=== 本文 ===
>>>>>

必然

高校の旧友と東京で会った。
5年以上も前、大学時代に会ったきりだった。

薬指には光る婚約指輪を付けていて、結婚の話は何となく想像がついた。
大学の頃に出逢った人との婚約だろう。
そのことを尋ねると「もうこんな年なんだね私たち」と言い、笑った。

高校時代は最寄り駅が近かったものあり、よく一緒に下校していた。
自信がなく内気。周りの人とうまく人間関係を築けなかったあの頃の私に、「何やってんの笑」と真っ直ぐ笑って話しかけてくれた唯一の存在だった。
彼女の笑った顔があの頃からずっと好きだった。

今こうして社会に出た者同士で話としていると、お互い仕事に苦労していながらも、それなりの年相応のプライベートを過ごしていることがわかる。
学生時代には共有することのなかった、社会への考えやものの価値観を素直に伝えあうことができる。

一年前、家族、友人、職場、どの環境でも思うようにいかなかった。

<<<<<

=== データ抜粋 ===
>>>>>

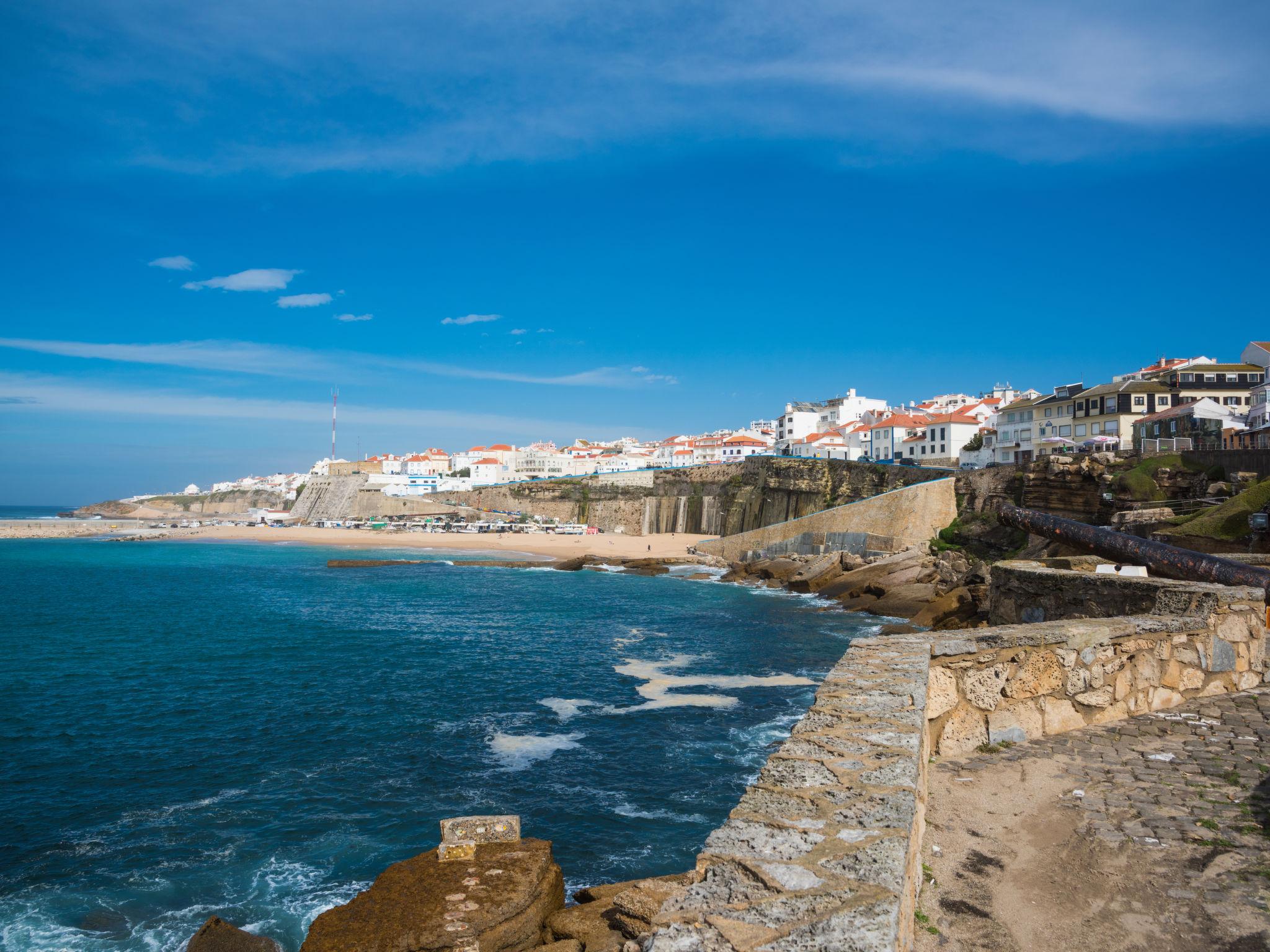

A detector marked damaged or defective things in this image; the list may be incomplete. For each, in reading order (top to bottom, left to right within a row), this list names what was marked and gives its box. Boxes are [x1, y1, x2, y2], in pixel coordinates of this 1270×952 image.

rusty pipe [997, 506, 1270, 595]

<<<<<

=== 学習課題 ===
1. 本文によると、筆者が東京で会う前に旧友と最後に会ったのはいつですか。
2. 本文の「薬指には光る婚約指輪を付けていて、結婚の話は何となく想像がついた。」から「一年前、家族、友人、職場、どの環境でも思うようにいかなかった。」までを、両端の語句も含めてそのまま書き写しなさい。

=== 練習問題の解答 ===
1. 5年以上前の大学時代です。

2.
薬指には光る婚約指輪を付けていて、結婚の話は何となく想像がついた。
大学の頃に出逢った人との婚約だろう。
そのことを尋ねると「もうこんな年なんだね私たち」と言い、笑った。

高校時代は最寄り駅が近かったものあり、よく一緒に下校していた。
自信がなく内気。周りの人とうまく人間関係を築けなかったあの頃の私に、「何やってんの笑」と真っ直ぐ笑って話しかけてくれた唯一の存在だった。
彼女の笑った顔があの頃からずっと好きだった。

今こうして社会に出た者同士で話としていると、お互い仕事に苦労していながらも、それなりの年相応のプライベートを過ごしていることがわかる。
学生時代には共有することのなかった、社会への考えやものの価値観を素直に伝えあうことができる。

一年前、家族、友人、職場、どの環境でも思うようにいかなかった。